Summary: | Aim: Although various upper limb and hand involvement patterns in individuals with cerebral palsy (CP) have been defined, our knowledge about their functionality in daily life is still insufficient. The purpose of this study was to investigate upper extremity involvement patterns concerning the level of functionality in individuals with spastic CP.
Methods: A total of 101 individuals, aged 7 to 21 years, with spastic cerebral palsy (30% unilateral CP, 70% bilateral CP), and a total of 172 hand and upper limb patterns were evaluated in this study. To identify different spastic upper extremity patterns, two classification systems, one for the upper limb and one for the hand (Classification of Upper Limbs and Hand Patterns), were used separately. Then, the Manual Ability Classification System [MACS] and Functional Independency Measure [Wee-FIM] were utilized to quantify hand functions and functional independency level, respectively, in the activities of daily living.
Results: A strong correlation was found between MACSI and Simple Flex of Hand Pattern (r=0.72) while a moderate correlation was detected between MACSII and Simple Flex of Hand Pattern (r2=0.57). Besides, the level of independence in daily living activities was consistent with Type Ia and Type Ic patterns of the upper limb (r1=0.56 and r2=0.44)
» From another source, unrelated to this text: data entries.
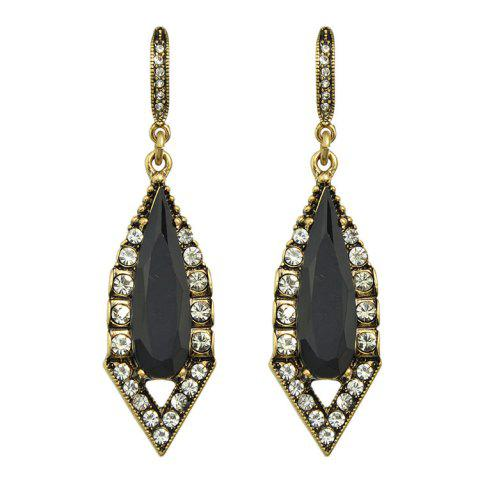 Unique Pair of Vintage Alloy Water Drop Triangle Earrings For Women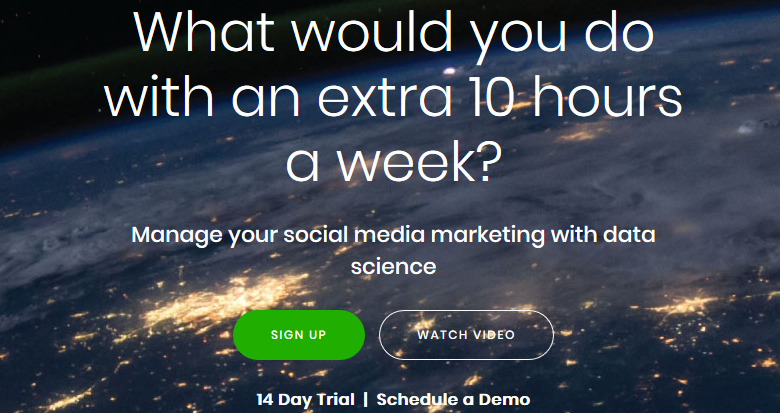 Woofy – All Your Social Media Marketing Under One Roof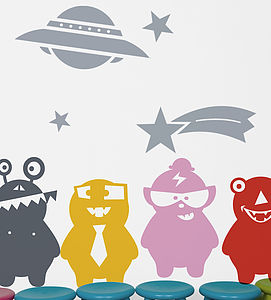 Jelly Monsters Wall Sticker - home accessories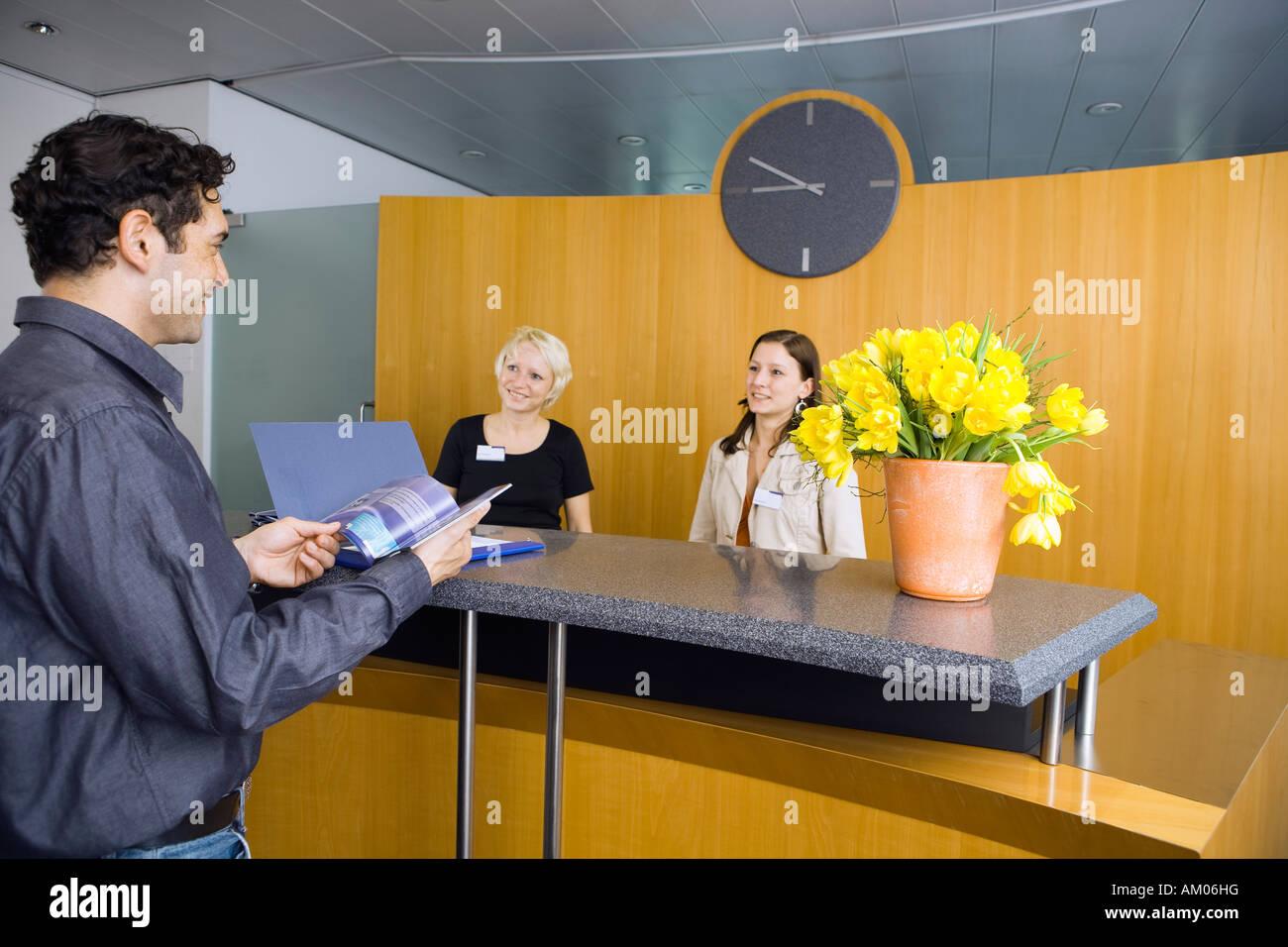 Greeting, reception Stock Photo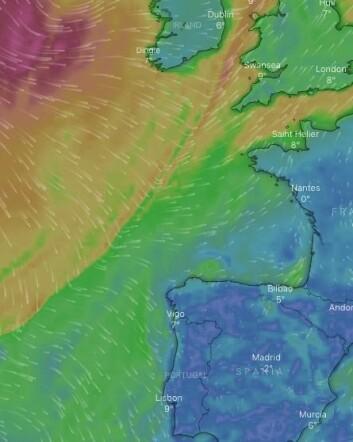 VIND: Endelig er det gode forhold for en rask seilas sydover i Nord-Atlanteren.
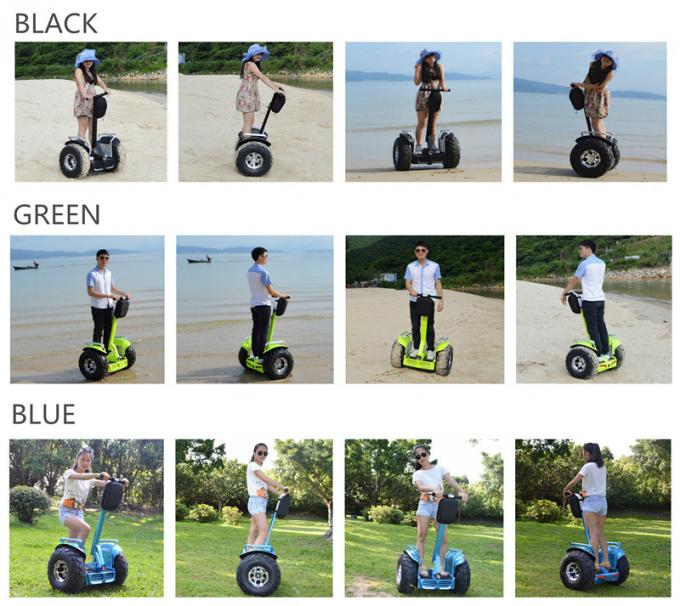 72v 8.8ah Electric Self Balancing Scooters , Stand On Scooter With 2 Wheels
Conclusion: It was concluded in the light of the obtained data that Type Ia and Type Ic patterns of the upper limb, as well as Simple Flex of the hand pattern, are very efficient for functionality. Additionally, the pattern of Simple Flex Plus and Intrinsic Punching Hand were significantly related to bad capacity in hand functioning. The various upper limb and hand patterns affect the functionality or functional independence in daily living. Consequently, abnormal upper limb and hand patterns, which commonly occur in the upper extremities of children with CP, are quite different from each other in terms of functionality. Hence, it is recommended that before the application of BoNT-A or orthopedic surgery in managing spasticity, the client should be comprehensively evaluated in both terms of rigidity and functionality.